After generating the signed URL, the file management server also creates a record in the database to track the file upload along with UUID.

The server returns the upload URL along with the UUID to the client.

curl --location --request POST 'localhost:3000/api/v1/files' \
--header 'Content-Type: application/json' \
--data-raw '{
    "referenceNumber": "REFERENCE-1",
    "templateCode": "COVER_IMAGE",
    "file": {
        "name": "ufo.png",
        "size": 2048,
        "type": "image/png"
    }
}'

Using this process the image data never touches our server which solves lots of problems of our web server resources and denial-of-service. We're offloading the actual upload to another server (in our case Google Cloud Storage).

Client uploads the file data to the upload URL

flow-2.png

This is a straightforward step, The client now uploads the file directly to the upload URL with the PUT request.
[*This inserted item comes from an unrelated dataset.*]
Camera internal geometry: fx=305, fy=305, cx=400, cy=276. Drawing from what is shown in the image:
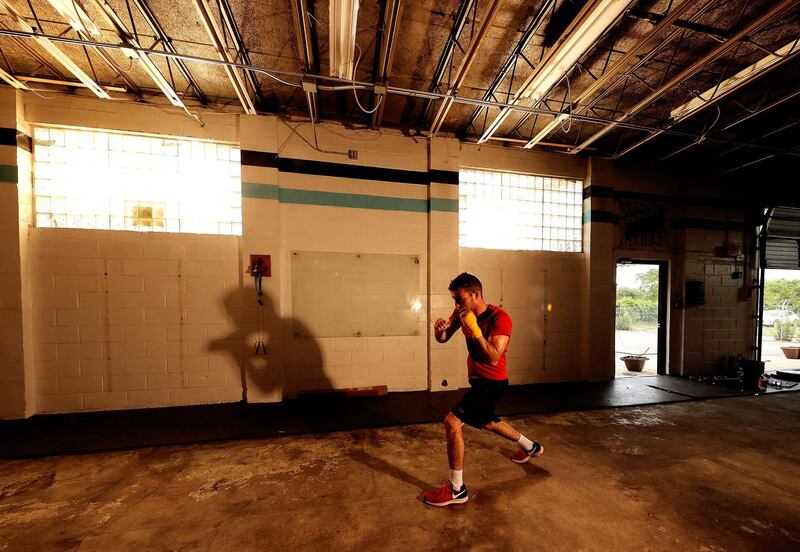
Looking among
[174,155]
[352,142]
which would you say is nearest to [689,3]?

curl --location --request PUT 'https://storage.googleapis.com/bucket/document/1/ufo.png?X-Goog-Algorithm=GOOG4-RSA-SHA256&X-Goog-Credential=xxx-cloud-storage%40xxx-project.iam.gserviceaccount.com%2F20210909%2Fauto%2Fstorage%2Fgoog4_request&X-Goog-Date=20210909T114520Z&X-Goog-Expires=604700&X-Goog-SignedHeaders=content-type%3Bhost&X-Goog-Signature=61acf1c8f90380e3cfb330e5d02978d659423bd82b5a3d78a9ece945c0253639d148f8cb2b2cc0241f9c112be33f3c70029a0f8cd9820d9dda2b942cbde0805de9c2e08d3cc7f93c76075e639a151ef53f5334cd9cf454b6b235b5ef4e0610f252ba0983d53daf61d426b903d67de663f48bb34a86b670b2f47bc45f7076a10c89259b8b2d27635a9f79057f07a097efbb93e06a38157066c646f92ccccc99da82d3cedd4849d629' \
--header 'Content-Type: image/png' \
--data-binary '@/Users/sagarvaghela/Desktop/ufo.png'

Client tells the File Management Server the upload is completed

flow-3.png

The client makes a request to the server along with UUID once the file is uploaded to Google Cloud Storage.

curl --location --request PUT 'localhost:3000/api/v1/files/confirm' \
--header 'Content-Type: application/json' \
--data-raw '{
    "uuid": "81713b3c17277dd1cf76ae0c9cef55d902083437"
}'

Google Cloud function processes the file in the background once the file is uploaded

Google Cloud function runs a piece of code according to the event.

So once a file is uploaded to the bucket we can process the file with the help of cloud functions. The process can be anything like creating thumbnails or running some OCR on the image.

This complete thing runs asynchronously in the background.

Client requests to archive file after a few days or months

archive.png

Sometimes we require files only for a few days, after that we do not want to access the file but also don't want to delete it. This can be done easily by changing the storage class of the file to ARCHIVE.

curl --location --request PUT 'localhost:3000/api/v1/files/archive' \
--header 'Content-Type: application/json' \
--data-raw '{
    "uuid": "81713b3c17277dd1cf76ae0c9cef55d902083437"
}'

Conclusion

We implement a file management service with Google Cloud Storage which scales significantly and handles lots of technical concerns. The upload endpoints are now protected by DDOS attacks and expire after a limited time.

The read URLs can also be protected by making them expire after a certain time hence solving the authorization issue.

Archiving file also becomes easy with just one line of code and files can be retrieved in the future without any complex procedure.